Note that regex can still be used when enabling mixed grammars is
enabled.

This is especially important for models which does not support grammars
- such as transformers or OpenVINO models, that now can support as well
function calling. As we update the docs, further documentation can be
found in the PRs that you can find in the changelog below.

##### 🚀 New Model Additions and Updates


![local-ai-yi-updates](https://togithub.com/mudler/LocalAI/assets/2420543/5d646703-0c64-4299-b551-a39074f63c2d)

Our model gallery continues to grow with exciting new additions like
Aya-35b, Mistral-0.3, Hermes-Theta and updates to existing models
ensuring they remain at the cutting edge.

This release is having major enhancements on tool calling support.
Besides working on making our default models in AIO images more
performant - now you can try an enhanced out-of-the-box experience with
function calling in the Hermes model family (
[Hermes-2-Pro-Mistral](https://huggingface.co/NousResearch/Hermes-2-Pro-Mistral-7B-GGUF)
and
[Hermes-2-Theta-Llama-3](https://huggingface.co/NousResearch/Hermes-2-Theta-Llama-3-8B-GGUF))

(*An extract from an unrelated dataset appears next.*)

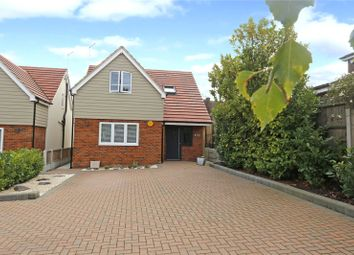 Thumbnail 3 bed detached house for sale in Laurel Mews, Thundersley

##### Our LocalAI function model!


![local-ai-functioncall-model](https://togithub.com/mudler/LocalAI/assets/2420543/b2955459-49b6-4a57-96e8-242966ccef12)

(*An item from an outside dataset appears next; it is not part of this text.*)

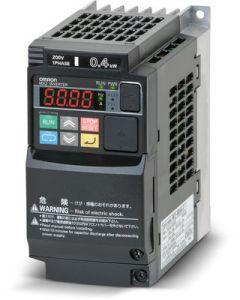 Omron 3G3MX2-A4075-E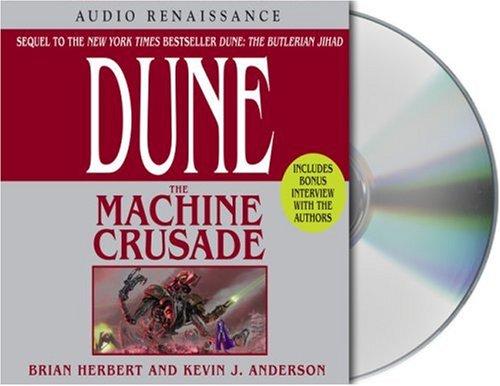 9781559279451: Dune: The Machine Crusade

I have fine-tuned a function call model specific to leverage entirely
the grammar support of LocalAI, you can find it in the model gallery
already and on
[huggingface](https://huggingface.co/mudler/LocalAI-Llama3-8b-Function-Call-v0.2)

##### 🔄 Single Binary Release: Simplified Deployment and Management

In our continuous effort to streamline the user experience and
deployment process, LocalAI v2.16.0 proudly introduces a single binary
release. This enhancement, thanks to
[@&#8203;sozercan](https://togithub.com/sozercan)'s contributions,
consolidates all variants (CUDA and non-cuda releases) and dependencies
into one compact executable file.

This change simplifies the installation and update processes, reduces
compatibility issues, and speeds up the setup for new users and existing
deployments as now binary releases are even more portable than ever!

##### 🔧 Bug Fixes and Improvements

A host of bug fixes have been implemented to ensure smoother operation
and integration. Key fixes include enhancements to the Intel build
process, stability adjustments for setuptools in Python backends, and
critical updates ensuring the successful build of p2p configurations.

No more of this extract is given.